Baldwin Wins US Senate Seat in Wis.
Posted at: 11/06/2012 11:39 PM
| Updated at: 11/07/2012 3:43 PM
By: SCOTT BAUER, Associated Press
MADISON, Wis. (AP) - Democratic U.S. Rep. Tammy Baldwin has won Wisconsin's open U.S. Senate seat.
Baldwin defeated former Republican Gov. Tommy Thompson on Tuesday for a seat that's been held by Democrats since 1957. With the victory, Baldwin also becomes the first openly gay candidate to win election to the Senate.
The seven-term congresswoman from Madison built her campaign around the argument that the 70-year-old Thompson no longer spoke for Wisconsin residents.
Baldwin noted that the four-term governor, who hadn't been on a ballot in 14 years, made millions of dollars in the private sector off connections he made while governor and U.S. health secretary.
Thompson had attacked Baldwin as too liberal for Wisconsin, focusing on her position on health care reform.
His defeat marks Thompson's first ever loss in a statewide election.
Baldwin says economy drove her win
Tammy Baldwin says her victory in Wisconsin's U.S. Senate race was driven by voters' concerns about the economy, and she intends to work on pursuing an agenda to strengthen manufacturing both in Wisconsin and nationwide during her first year in office.
Baldwin spoke about the race Wednesday in an interview with The Associated Press. She says voters also sent a message that they are tired of gridlock in Washington with her victory and by re-electing President Barack Obama.
Johnson, Baldwin talk
Republican Sen. Ron Johnson says he's spoken with Baldwin and congratulated her on her victory in Tuesday's election.

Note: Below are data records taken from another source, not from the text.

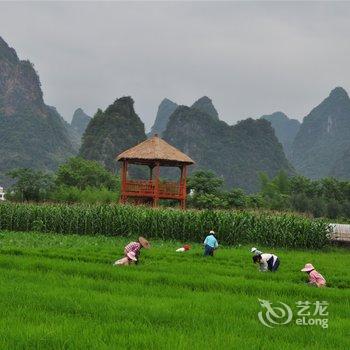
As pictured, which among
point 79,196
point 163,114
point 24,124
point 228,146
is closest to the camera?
point 79,196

Johnson said Wednesday that he wants to sit down with Baldwin and discuss areas where they can agree as they prepare to represent Wisconsin together in the U.S. Senate.
But Johnson acknowledges that he and Baldwin are about as polar opposite politically as could be.
Johnson is a tea party Republican elected in 2010. Baldwin is a liberal Democrat and the first openly gay candidate ever elected to the Senate.